20 Sep Quinoa Buddha Bowl with Roasted Vegetables and Avocado
So far we have experienced this dish twice this week….and as I write this it’s only Wednesday, so we may make it again – we enjoyed it that much!
We love making “bowls”, they’re such a great way to use up vegetables you have on hand, and experiment with different combinations. Fall is a great time to enjoy the freshness and health benefits of local root vegetables and cruciferous vegetables. Using a base of quinoa is a great way to enjoy plant-based protein that is also mineral and fibre-rich (remember, animal protein has zero fibre).
Typically, I make sauces/glazes that are Tamari-based, it’s our “go to” with veggies. Inspired by restaurant we took our son Dan to in Hamilton, I thought I would top with a garlic aioli sauce. We loved the results which may account for our multiple repeats this week!

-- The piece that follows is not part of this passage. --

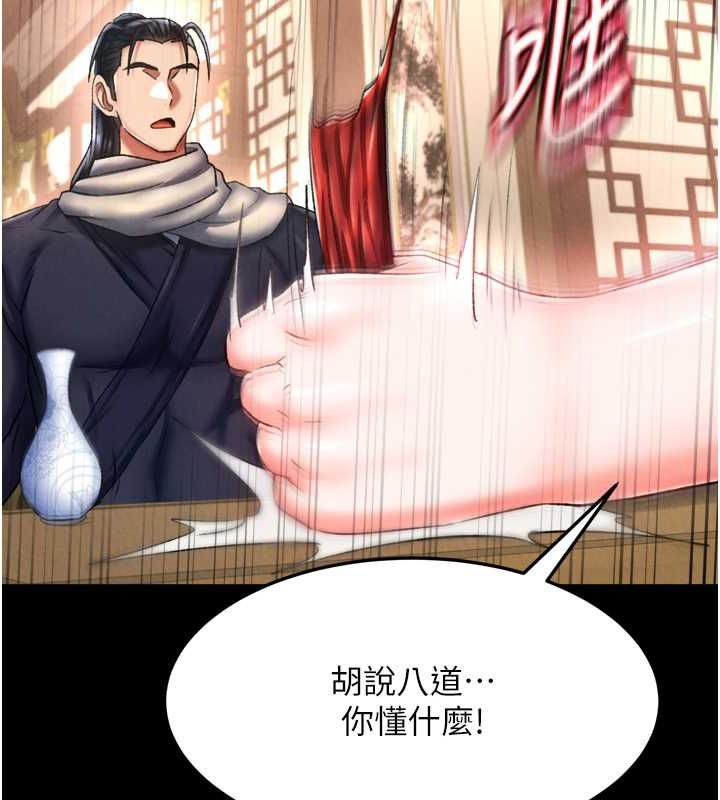 [Manhwa] Legend of the Condor Heroes: A Point of the World Plot, big breasts#[157P]-74
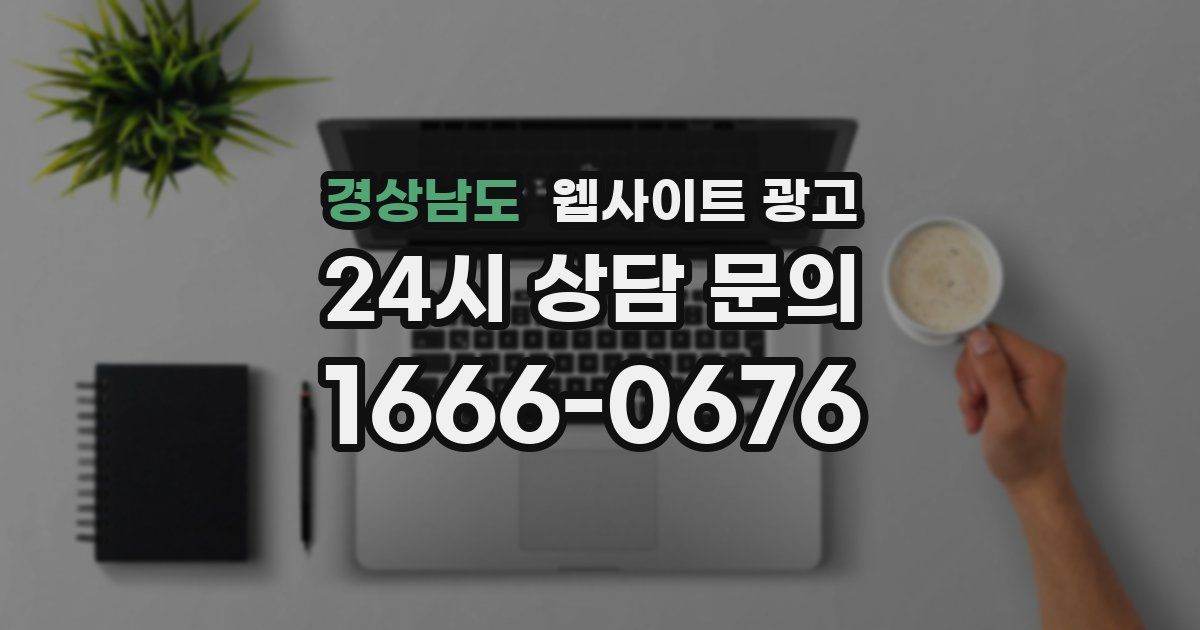 경상남도 웹사이트 광고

Quinoa Buddha Bowl with Roasted Vegetables and Avocado
1 cup quinoa – rinsed well
1.5 cups vegetable stock
1 onion – diced
1 T avocado oil, coconut oil, or other heat-resistant oil
After rinsing quinoa, warm oil in saucepan. Saute onion until softened. Add quinoa and stir mixture with onions until much of moisture has been absorbed. This step helps prevent mushy quinoa…no one likes mushy quinoa! Then add broth and bring to a boil. Reduce heat to simmer, stirring occasionally until broth has been absorbed….approximately 15 – 20 minutes. Remove from heat and set aside.
2 small beets, sliced
2 carrots, sliced
2 cups sliced Brussels Sprouts
1/4 teaspoon salt
1 T olive or avocado oil
Toss vegetables with oil and salt. Roast at 425 degrees for approximately 30 minutes.

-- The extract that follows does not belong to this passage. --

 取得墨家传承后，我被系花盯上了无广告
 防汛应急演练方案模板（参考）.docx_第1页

Garlic Aioli (courtesy Epicurious)
2 garlic cloves, mashed
1/4 teaspoon salt
1/2 cup mayonnaise
2 T olive oil
1 T lemon juice
Create a paste with garlic and salt. Gradually whisk in mayonnaise, oil and lemon juice.
1 avocado – sliced
1 – 2 black sesame seeds
Spoon quinoa into bowl. Top with roasted vegetable and avocado. Drizzle aioli sauce and sprinkle with black sesame seeds. Enjoy!